Les congés payés, la retraite, les congés maternité, la réduction du temps de travail… Autant de droits acquis de haute lutte, grâce aux actions organisées des syndicats. Les organisations syndicales jouent un rôle fondamental pour le respect du droit au travail, notamment le droit à des conditions de travail justes et favorables [1].

Les syndicats sont les seuls groupements autorisés à négocier les conventions collectives, qui sont déterminantes pour le cadre de travail de chacun.e. En cas de conflit avec l’employeur, les syndicats aident à défendre les intérêts collectifs des salariés auprès de la direction et peuvent engager toutes sortes d’actions de protestation (grèves, manifestations, pétitions...).
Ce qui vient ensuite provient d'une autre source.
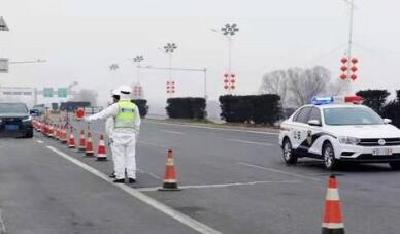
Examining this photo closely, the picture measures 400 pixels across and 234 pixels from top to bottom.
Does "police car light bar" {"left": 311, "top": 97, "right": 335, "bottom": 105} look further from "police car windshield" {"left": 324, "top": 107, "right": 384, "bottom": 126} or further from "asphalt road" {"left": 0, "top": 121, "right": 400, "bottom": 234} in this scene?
"asphalt road" {"left": 0, "top": 121, "right": 400, "bottom": 234}

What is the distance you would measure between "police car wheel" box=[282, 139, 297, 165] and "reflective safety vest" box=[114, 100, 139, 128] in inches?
222

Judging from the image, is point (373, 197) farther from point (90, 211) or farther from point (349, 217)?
point (90, 211)

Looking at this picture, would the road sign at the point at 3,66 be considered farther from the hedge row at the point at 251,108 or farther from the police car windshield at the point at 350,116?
the police car windshield at the point at 350,116

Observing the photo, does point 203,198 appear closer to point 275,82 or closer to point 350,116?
point 350,116

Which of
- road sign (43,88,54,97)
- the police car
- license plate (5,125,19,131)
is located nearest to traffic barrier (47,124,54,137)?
license plate (5,125,19,131)

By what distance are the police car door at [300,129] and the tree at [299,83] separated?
9946 cm

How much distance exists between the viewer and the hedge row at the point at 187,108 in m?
59.0

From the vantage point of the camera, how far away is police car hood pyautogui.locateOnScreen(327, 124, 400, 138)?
1573 centimetres

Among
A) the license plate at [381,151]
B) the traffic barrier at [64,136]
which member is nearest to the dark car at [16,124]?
the traffic barrier at [64,136]

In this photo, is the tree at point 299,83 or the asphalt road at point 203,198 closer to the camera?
the asphalt road at point 203,198

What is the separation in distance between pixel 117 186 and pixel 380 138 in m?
5.98

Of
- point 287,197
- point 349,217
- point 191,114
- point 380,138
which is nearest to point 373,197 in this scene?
point 287,197

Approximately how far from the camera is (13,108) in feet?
109

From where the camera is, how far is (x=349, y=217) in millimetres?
9578
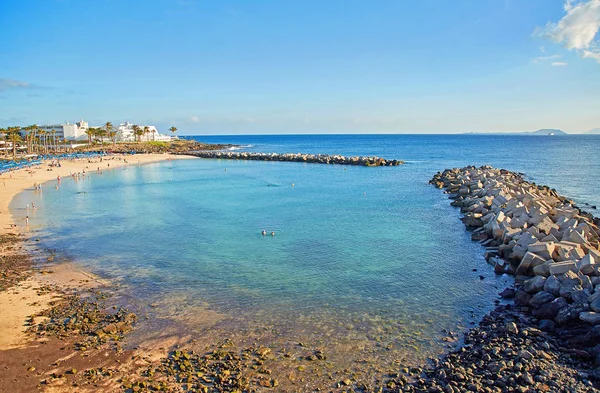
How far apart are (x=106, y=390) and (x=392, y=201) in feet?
90.6

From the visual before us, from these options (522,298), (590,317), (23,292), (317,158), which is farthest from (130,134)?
(590,317)

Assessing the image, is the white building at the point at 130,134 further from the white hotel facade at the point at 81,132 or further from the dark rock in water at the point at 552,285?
the dark rock in water at the point at 552,285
Dans les cas de conflits individuels, ils peuvent accompagner les salariés à des entretiens, défendre leurs intérêts auprès des instances, et même les soutenir en cas de litiges débouchant sur une procédure judiciaire. Par ailleurs, depuis 2007, les syndicats doivent être systématiquement consultés par le gouvernement lors de l'élaboration de projets de loi en matière de relations salariales, d'emploi ou de formation professionnelle. Ils peuvent ainsi négocier et améliorer la protection des droits des travailleurs dans les lois en préparation [1]. On retrouve plusieurs organisations syndicales en France, parmi les plus connues, on retrouve la CGT, la CFDT, Force Ouvrière,…
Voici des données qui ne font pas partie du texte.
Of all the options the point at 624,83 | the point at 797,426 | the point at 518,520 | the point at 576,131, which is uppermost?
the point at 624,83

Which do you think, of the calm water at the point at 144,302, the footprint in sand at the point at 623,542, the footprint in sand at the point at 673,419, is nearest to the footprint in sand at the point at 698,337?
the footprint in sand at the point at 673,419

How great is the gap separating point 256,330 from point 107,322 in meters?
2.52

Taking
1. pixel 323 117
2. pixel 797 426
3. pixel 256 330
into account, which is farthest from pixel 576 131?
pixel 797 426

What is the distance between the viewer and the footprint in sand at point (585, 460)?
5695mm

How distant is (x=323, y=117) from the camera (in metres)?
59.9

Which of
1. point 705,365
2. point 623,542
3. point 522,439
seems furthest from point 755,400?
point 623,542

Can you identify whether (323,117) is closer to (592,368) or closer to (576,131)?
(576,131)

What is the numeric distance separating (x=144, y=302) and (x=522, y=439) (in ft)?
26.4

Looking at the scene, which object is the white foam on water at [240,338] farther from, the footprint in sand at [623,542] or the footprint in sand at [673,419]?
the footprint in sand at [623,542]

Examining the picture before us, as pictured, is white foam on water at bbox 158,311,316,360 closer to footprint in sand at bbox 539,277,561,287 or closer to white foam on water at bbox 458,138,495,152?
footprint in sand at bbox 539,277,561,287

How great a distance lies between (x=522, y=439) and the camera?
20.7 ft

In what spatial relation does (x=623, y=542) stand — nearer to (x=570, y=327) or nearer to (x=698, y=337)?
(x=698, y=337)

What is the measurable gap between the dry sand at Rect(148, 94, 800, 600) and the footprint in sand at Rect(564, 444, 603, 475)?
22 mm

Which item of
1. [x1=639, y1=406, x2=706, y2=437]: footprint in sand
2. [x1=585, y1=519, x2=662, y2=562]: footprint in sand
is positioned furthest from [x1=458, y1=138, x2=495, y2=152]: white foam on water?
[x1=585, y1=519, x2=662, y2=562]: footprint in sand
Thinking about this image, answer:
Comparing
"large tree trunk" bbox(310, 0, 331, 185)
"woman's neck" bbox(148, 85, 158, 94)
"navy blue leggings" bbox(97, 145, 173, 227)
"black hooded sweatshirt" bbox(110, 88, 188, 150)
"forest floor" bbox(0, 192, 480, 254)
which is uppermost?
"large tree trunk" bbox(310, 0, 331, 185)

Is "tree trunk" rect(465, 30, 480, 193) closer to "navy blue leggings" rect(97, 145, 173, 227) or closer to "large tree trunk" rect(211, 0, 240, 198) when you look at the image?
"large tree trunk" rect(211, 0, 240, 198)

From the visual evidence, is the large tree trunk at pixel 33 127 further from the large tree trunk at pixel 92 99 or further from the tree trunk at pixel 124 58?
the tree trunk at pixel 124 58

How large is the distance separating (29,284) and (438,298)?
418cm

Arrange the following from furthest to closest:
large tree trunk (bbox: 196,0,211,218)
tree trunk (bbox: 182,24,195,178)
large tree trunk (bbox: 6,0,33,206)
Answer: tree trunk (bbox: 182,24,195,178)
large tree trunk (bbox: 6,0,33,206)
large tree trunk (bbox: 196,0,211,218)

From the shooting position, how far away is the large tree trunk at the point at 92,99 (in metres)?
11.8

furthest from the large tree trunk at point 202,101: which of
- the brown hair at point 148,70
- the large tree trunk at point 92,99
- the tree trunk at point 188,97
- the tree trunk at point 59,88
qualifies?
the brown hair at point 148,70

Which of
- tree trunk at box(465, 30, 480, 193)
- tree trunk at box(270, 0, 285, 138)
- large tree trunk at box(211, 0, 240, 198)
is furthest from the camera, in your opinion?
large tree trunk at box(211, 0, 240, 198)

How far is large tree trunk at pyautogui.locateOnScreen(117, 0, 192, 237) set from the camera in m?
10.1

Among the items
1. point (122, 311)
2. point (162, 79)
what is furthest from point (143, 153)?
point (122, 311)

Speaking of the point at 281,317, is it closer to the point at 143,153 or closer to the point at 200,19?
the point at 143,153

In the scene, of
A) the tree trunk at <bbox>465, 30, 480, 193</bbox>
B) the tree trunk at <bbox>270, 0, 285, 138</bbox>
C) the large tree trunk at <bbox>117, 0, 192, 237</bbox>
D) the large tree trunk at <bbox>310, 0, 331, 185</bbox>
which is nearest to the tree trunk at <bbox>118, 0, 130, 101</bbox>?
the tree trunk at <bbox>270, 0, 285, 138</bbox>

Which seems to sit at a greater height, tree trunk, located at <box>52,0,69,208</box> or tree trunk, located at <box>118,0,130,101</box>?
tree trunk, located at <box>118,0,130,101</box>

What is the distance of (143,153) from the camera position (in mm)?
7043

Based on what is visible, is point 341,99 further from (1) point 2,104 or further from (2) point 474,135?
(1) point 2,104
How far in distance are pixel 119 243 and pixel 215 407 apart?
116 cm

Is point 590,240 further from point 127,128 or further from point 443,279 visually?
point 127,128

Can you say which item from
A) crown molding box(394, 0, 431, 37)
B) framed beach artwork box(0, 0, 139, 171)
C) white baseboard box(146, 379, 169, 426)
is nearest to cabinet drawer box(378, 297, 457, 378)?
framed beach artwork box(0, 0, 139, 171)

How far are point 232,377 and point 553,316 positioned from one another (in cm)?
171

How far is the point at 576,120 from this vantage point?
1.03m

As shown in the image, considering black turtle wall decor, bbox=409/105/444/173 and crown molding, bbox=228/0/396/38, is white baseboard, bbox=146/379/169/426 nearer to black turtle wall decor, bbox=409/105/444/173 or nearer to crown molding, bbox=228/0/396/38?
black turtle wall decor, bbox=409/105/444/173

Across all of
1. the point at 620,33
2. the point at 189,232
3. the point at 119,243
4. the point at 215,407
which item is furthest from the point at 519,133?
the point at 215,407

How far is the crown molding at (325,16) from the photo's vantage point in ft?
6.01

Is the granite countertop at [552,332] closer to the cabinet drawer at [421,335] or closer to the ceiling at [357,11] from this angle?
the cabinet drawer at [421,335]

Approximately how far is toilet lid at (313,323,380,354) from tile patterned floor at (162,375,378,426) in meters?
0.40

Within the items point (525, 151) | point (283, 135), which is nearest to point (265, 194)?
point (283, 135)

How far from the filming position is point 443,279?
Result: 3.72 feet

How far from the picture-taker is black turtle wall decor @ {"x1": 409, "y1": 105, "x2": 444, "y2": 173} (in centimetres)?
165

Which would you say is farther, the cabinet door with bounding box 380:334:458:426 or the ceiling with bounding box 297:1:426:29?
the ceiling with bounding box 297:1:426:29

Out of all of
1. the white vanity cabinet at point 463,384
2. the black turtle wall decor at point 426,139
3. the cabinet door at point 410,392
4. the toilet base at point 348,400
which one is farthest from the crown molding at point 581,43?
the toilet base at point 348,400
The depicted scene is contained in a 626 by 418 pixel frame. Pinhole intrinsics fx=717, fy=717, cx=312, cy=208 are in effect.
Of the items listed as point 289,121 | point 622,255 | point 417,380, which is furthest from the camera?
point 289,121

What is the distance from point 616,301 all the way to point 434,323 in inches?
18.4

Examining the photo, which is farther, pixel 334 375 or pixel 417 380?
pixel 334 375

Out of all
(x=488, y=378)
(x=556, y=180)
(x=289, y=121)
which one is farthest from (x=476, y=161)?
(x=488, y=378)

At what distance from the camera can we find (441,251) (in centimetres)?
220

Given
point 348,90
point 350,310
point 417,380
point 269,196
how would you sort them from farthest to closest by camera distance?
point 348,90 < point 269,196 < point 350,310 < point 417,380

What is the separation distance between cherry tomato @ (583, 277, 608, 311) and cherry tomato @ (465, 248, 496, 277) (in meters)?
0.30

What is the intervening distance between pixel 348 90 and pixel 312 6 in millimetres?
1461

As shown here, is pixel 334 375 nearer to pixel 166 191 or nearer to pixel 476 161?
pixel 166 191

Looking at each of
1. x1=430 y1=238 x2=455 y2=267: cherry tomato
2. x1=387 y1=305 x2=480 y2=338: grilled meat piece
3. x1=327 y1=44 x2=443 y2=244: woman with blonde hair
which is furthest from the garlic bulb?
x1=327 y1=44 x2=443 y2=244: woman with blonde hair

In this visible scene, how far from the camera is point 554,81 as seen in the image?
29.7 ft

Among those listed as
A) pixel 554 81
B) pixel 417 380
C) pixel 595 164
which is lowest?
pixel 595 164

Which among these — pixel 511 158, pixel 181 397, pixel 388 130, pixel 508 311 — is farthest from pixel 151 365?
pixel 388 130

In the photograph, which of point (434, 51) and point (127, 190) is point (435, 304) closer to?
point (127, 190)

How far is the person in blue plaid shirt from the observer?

Les syndicats jouent donc un rôle clé dans l’organisation du travail et la défense des droits des travailleurs en France. Pourtant, aujourd’hui, le syndicalisme semble traverser une crise profonde. Alors que le monde du travail ne cesse d’évoluer sous l’effet de la mondialisation, de la numérisation et des nouvelles méthodes de management, les syndicats peinent à maintenir leur influence et leur légitimité. En France, le taux de syndicalisation est l’un des plus faibles des pays industrialisés, avec moins de 10 % des salariés affiliés à une organisation syndicale [2]. Si l’on regarde les rapports de la CGT, en 2021 ils comptaient environ 600 000 adhérents contre 1,5 million dans les années 1970. En effet, selon la DARES, entre 2003 et 2019, le nombre de syndiqués a diminué de 15 %, malgré une augmentation du nombre total de salariés [3].

Comment expliquer ce déclin, et surtout, comment le syndicalisme peut-il se réinventer pour rester pertinent dans un contexte marqué par l’individualisation du travail, la précarisation et l’essor de nouveaux modèles de gestion?
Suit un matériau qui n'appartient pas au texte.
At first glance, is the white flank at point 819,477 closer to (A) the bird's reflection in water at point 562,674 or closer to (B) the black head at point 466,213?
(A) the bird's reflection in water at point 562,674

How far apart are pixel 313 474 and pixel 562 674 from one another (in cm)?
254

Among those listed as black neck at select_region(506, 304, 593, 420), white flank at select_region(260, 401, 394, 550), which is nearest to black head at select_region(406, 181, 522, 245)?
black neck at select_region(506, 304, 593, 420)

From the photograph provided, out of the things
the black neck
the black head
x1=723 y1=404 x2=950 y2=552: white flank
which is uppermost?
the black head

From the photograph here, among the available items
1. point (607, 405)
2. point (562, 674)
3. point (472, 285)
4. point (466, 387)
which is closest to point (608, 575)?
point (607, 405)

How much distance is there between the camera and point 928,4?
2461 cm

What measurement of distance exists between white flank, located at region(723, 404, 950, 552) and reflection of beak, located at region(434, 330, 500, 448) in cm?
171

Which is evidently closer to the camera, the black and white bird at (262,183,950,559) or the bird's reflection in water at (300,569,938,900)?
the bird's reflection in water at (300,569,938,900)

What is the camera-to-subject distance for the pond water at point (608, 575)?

Histoire des luttes sociales et du syndicalisme

Naissance du syndicalisme et première grandes luttes

Le syndicalisme moderne émerge au XIXe siècle, en réponse à l’industrialisation massive et à l’exploitation des travailleurs. Dans un contexte marqué par des conditions de travail extrêmement difficiles (journées de 12 à 14 heures, salaires de misère, absence de protection sociale), les ouvriers commencent à s’organiser pour défendre leurs droits. Les premières formes de syndicalisme se structurent autour de l’idée de solidarité collective, avec pour objectif de lutter contre l’arbitraire patronal et d’améliorer les conditions de vie et de travail [5].

En France, la loi Waldeck-Rousseau de 1884 légalise les syndicats, marquant un tournant dans l’histoire sociale du pays. Les grandes centrales syndicales, comme la CGT, fondée en 1895, deviennent des acteurs majeurs de la vie économique et sociale. Les luttes syndicales du début du XXe siècle aboutissent à des avancées significatives, telles que la journée de 8 heures (1919) ou les congés payés (1936). Ces conquêtes sociales sont le fruit d’un rapport de force souvent violent, marqué par des grèves massives et une répression parfois sanglante [6].

Comme le soulignent Dominique Andolfatto et Dominique Labbé dans Sociologie des syndicats, « le syndicalisme est un rouage essentiel de la vie économique et sociale moderne ». Pourtant, son rôle est souvent réduit à une simple protestation, alors qu’il a contribué à structurer les relations sociales et à humaniser le monde du travail [7].

Le taylorisme et le fordisme : opposition syndicale aux modèles productivistes

Au début du XXe siècle, l’essor du taylorisme et du fordisme transforme en profondeur l’organisation du travail. Ces modèles, fondés sur la division des tâches, la standardisation et la recherche d’une productivité maximale, sont perçus par les syndicats comme une menace pour les travailleurs. En effet, ils entraînent une déshumanisation du travail, où l’ouvrier est réduit à une simple force de travail interchangeable.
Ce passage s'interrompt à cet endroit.